Tujuan.
Jawablah hal berikut berdasarkan kutipan tentang sanksi ketenagakerjaan:
1. Apa saja tiga jenis sanksi pidana yang disebutkan?
2. Menjadi dua kelompok apa sanksi pidana di luar lingkungan perusahaan dibagi?
3. Selain pengusaha, kepada siapa sanksi-sanksi dalam undang-undang ketenagakerjaan juga berlaku?

Kutipan yang Diberikan.

Untuk sanksi pidana dikategorikan dalam tiga jenis sanksi yakni sanksi pidana kejahatan, pelanggaran, dan pidana denda. Sedangkan sanksi administratif berupa teguran sampai dengan pencabutan izin perusahaan.

Tempat kejadian tindak pidana dalam ketenagakerjaan di kelompokan menjadi dua tempat yakni tindak pidana yang dilakukan di luar lingkungan perusahaan dan di dalam lingkungan perusahaan. Sanksi pidana di luar lingkungan perusahaan dibagi menjadi dua yakni tindak pidana yang berkaitan dengan perusahaan dan yang tidak berkaitan dengan perusahaan.

Sedangkan sanksi administratif adalah sanksi yang berkaitan dengan pelanggaran administratif seperti kelengkapan administrasi yang berkaitan dengan perusahaan maupun dengan hubungan kerja seperti perizinan kerja dan pendaftaran peraturan perusahaan.

"Selama ini banyak beranggapan sanksi-sanksi yang terdapat dalam undang-undang ketenagakerjaan hanya diberlakukan kepada pengusaha saja. Kenyataannya sanksi-sanksi itu berlaku juga bagi buruh atau pihak-pihak lain yang tidak memiliki hubungan kerja dengan perusahaan," kata dia menerangkan.

Data relasi spasial
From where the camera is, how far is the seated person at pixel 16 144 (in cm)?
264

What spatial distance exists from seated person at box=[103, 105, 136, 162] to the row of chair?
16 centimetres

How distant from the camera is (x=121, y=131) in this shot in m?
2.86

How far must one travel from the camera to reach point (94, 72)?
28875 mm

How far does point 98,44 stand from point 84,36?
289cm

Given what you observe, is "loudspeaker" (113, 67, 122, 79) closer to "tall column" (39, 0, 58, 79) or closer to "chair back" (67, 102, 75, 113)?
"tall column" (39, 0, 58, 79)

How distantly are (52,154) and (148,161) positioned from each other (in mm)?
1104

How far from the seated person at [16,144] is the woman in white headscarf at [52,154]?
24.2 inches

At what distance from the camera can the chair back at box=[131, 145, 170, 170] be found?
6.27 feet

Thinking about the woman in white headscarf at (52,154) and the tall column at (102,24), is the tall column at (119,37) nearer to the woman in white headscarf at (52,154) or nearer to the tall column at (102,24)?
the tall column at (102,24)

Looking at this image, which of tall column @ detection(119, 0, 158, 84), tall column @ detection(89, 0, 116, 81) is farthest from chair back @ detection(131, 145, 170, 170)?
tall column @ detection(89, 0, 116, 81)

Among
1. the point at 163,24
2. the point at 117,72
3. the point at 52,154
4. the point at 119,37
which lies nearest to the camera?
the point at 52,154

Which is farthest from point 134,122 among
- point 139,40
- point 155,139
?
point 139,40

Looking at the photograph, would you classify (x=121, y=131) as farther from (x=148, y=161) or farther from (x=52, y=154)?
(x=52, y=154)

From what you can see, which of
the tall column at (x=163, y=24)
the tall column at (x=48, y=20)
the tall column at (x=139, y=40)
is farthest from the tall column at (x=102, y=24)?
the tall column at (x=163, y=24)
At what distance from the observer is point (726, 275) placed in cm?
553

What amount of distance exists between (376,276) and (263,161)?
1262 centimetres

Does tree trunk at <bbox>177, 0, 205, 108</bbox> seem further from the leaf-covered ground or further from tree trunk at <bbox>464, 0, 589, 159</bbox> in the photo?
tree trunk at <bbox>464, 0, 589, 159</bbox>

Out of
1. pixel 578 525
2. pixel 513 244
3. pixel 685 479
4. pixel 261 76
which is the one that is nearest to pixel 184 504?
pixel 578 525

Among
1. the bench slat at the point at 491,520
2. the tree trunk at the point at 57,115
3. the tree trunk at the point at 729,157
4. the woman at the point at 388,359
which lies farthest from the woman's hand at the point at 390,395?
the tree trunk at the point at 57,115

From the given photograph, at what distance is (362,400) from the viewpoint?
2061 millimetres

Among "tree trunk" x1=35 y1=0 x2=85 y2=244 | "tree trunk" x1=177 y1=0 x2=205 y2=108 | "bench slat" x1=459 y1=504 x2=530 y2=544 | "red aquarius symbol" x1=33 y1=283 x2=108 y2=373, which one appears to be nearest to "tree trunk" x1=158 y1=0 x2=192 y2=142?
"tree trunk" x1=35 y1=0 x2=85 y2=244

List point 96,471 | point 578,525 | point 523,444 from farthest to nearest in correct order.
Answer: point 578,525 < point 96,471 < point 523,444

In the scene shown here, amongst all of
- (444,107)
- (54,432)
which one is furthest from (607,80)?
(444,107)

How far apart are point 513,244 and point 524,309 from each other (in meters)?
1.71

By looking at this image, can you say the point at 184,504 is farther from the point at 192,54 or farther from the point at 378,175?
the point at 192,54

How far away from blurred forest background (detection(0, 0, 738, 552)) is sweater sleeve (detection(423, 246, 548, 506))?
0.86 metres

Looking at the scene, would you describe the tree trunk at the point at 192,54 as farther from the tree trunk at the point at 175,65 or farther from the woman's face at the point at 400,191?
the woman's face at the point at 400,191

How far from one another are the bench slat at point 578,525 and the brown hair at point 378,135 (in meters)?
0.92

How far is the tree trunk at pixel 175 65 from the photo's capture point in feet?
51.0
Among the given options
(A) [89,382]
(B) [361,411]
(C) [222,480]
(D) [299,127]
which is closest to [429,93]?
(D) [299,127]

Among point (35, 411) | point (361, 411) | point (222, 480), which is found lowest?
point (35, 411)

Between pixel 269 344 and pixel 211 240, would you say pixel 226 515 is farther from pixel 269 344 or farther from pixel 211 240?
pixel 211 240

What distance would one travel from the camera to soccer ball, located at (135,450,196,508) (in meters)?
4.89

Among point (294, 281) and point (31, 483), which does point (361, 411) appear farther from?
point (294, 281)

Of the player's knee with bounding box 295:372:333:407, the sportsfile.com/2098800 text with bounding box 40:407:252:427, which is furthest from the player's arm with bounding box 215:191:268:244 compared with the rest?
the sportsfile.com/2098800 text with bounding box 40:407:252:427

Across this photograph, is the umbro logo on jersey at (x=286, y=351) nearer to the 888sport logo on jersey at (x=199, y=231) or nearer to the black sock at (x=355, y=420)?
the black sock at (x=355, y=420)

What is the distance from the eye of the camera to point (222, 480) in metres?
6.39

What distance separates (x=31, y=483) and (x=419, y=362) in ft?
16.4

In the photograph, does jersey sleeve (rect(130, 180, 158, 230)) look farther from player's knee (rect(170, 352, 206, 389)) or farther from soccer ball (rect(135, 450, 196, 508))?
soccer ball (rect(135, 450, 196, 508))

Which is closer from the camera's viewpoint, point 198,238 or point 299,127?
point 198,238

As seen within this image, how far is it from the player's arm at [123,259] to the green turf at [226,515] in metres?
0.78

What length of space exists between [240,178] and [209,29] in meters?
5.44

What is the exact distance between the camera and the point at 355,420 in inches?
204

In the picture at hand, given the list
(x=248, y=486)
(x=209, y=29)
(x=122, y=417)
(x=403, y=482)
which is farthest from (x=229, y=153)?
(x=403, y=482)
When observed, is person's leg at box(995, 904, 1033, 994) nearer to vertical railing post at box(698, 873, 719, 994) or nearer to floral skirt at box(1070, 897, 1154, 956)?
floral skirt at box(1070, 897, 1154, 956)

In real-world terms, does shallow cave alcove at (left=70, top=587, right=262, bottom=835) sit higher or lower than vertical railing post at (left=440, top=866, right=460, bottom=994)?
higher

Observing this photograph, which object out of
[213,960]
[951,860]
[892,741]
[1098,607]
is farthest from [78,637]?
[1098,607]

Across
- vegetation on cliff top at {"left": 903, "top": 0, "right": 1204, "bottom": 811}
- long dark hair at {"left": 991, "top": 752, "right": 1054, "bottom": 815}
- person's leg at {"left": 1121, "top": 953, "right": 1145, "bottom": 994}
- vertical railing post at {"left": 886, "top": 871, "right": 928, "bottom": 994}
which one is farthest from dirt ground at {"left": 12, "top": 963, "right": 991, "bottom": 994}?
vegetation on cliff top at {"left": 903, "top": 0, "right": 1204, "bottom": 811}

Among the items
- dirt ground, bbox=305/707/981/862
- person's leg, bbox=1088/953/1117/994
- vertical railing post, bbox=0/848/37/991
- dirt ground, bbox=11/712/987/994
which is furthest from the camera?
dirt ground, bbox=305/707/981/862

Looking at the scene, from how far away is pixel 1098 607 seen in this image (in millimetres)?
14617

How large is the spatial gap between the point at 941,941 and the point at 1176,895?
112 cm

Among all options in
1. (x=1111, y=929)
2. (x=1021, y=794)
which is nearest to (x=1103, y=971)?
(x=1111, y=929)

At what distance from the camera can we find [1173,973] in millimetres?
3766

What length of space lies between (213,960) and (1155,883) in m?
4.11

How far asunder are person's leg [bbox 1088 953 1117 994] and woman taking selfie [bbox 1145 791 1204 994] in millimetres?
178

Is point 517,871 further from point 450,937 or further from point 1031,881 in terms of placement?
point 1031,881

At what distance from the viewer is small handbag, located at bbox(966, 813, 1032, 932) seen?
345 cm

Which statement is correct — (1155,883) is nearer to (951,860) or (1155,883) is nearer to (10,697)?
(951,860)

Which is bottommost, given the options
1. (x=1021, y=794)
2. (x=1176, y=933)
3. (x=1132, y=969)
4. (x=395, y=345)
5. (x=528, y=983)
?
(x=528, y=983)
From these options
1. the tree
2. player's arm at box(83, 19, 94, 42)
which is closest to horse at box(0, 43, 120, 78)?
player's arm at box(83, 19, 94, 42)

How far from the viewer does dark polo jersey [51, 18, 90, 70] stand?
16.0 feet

Hasil Tugas.
1. Sanksi pidana kejahatan, pelanggaran, dan pidana denda.
2. Tindak pidana yang berkaitan dengan perusahaan dan tindak pidana yang tidak berkaitan dengan perusahaan.
3. Kepada buruh atau pihak-pihak lain yang tidak memiliki hubungan kerja dengan perusahaan.